===== Data section

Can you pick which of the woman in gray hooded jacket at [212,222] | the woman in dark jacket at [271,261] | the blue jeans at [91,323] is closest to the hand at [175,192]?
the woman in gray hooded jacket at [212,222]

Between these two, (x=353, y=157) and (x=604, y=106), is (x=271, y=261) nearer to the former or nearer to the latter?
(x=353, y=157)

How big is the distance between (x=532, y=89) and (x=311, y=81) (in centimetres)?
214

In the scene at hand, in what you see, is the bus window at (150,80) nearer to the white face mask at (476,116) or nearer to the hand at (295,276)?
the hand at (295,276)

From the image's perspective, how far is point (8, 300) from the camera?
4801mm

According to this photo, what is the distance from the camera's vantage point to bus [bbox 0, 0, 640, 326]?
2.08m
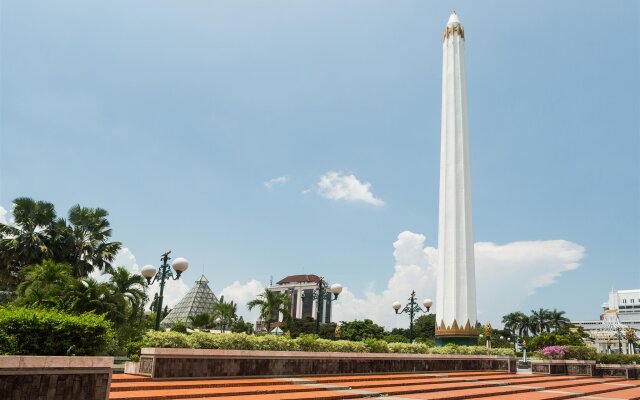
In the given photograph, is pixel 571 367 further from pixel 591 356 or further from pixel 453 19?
pixel 453 19

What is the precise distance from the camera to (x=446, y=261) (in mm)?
32219

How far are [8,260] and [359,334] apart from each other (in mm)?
46130

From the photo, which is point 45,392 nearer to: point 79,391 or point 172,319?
point 79,391

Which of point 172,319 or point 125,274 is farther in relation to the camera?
point 172,319

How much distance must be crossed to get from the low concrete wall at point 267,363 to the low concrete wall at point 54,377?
15.1ft

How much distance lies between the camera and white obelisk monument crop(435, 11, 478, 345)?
99.9ft

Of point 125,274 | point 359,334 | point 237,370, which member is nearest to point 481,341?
point 359,334

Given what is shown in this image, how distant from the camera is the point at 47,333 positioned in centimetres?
721

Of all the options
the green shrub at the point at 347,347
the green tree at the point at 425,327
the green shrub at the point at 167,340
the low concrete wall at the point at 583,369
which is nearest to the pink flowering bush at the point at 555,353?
the low concrete wall at the point at 583,369

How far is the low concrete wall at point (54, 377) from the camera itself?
21.1 feet

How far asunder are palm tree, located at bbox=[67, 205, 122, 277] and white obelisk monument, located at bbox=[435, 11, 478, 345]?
2119cm

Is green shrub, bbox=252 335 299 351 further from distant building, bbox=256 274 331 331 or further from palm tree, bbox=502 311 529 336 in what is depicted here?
distant building, bbox=256 274 331 331

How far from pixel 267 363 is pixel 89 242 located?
18820mm

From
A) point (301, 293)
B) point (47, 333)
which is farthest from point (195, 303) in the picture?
point (47, 333)
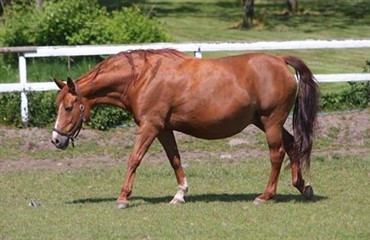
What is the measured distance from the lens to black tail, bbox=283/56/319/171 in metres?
12.2

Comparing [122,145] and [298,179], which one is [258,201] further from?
[122,145]

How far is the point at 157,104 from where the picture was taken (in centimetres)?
1195

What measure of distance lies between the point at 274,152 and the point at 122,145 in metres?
5.55

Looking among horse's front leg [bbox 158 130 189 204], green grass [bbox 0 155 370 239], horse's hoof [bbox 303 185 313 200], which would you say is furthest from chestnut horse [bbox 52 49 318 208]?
green grass [bbox 0 155 370 239]

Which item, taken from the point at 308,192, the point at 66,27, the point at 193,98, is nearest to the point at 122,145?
the point at 66,27

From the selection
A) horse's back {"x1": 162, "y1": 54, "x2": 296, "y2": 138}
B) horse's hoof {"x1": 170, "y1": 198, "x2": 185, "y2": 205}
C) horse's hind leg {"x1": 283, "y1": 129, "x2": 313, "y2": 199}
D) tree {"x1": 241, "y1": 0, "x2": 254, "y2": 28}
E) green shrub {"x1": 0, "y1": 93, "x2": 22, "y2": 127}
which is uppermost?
horse's back {"x1": 162, "y1": 54, "x2": 296, "y2": 138}

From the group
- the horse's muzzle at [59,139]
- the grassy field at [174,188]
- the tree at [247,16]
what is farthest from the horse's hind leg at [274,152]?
the tree at [247,16]

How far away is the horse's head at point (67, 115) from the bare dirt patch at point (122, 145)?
155 inches

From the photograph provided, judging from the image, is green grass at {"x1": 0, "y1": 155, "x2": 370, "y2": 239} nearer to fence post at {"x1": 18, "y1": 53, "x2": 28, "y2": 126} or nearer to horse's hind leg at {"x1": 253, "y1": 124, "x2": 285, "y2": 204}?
horse's hind leg at {"x1": 253, "y1": 124, "x2": 285, "y2": 204}

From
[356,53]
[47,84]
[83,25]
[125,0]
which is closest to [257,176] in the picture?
[47,84]

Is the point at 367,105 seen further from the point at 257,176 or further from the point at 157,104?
the point at 157,104

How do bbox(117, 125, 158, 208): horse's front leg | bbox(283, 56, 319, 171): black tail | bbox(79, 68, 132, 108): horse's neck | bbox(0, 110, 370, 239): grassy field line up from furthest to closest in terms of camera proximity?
1. bbox(283, 56, 319, 171): black tail
2. bbox(79, 68, 132, 108): horse's neck
3. bbox(117, 125, 158, 208): horse's front leg
4. bbox(0, 110, 370, 239): grassy field

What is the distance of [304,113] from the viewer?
12172mm

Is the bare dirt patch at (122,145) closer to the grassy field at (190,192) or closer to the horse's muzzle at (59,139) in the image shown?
the grassy field at (190,192)
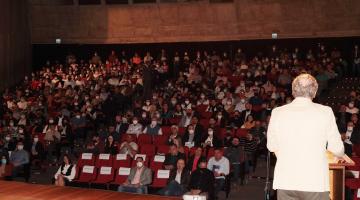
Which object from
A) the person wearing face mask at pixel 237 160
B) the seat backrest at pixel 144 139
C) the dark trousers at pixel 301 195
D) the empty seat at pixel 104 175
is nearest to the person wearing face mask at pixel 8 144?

==========

- Exercise task
Please lay out the part of the entries that opens with the line containing "Which object from" and runs through the end of the entries as a Markdown table with the columns "No." and "Line", one row per line, leaving out blank lines.

- The solution
| No. | Line |
|---|---|
| 1 | Which object from |
| 2 | A) the person wearing face mask at pixel 237 160 |
| 3 | B) the seat backrest at pixel 144 139 |
| 4 | C) the dark trousers at pixel 301 195 |
| 5 | D) the empty seat at pixel 104 175 |
| 6 | is nearest to the person wearing face mask at pixel 8 144? |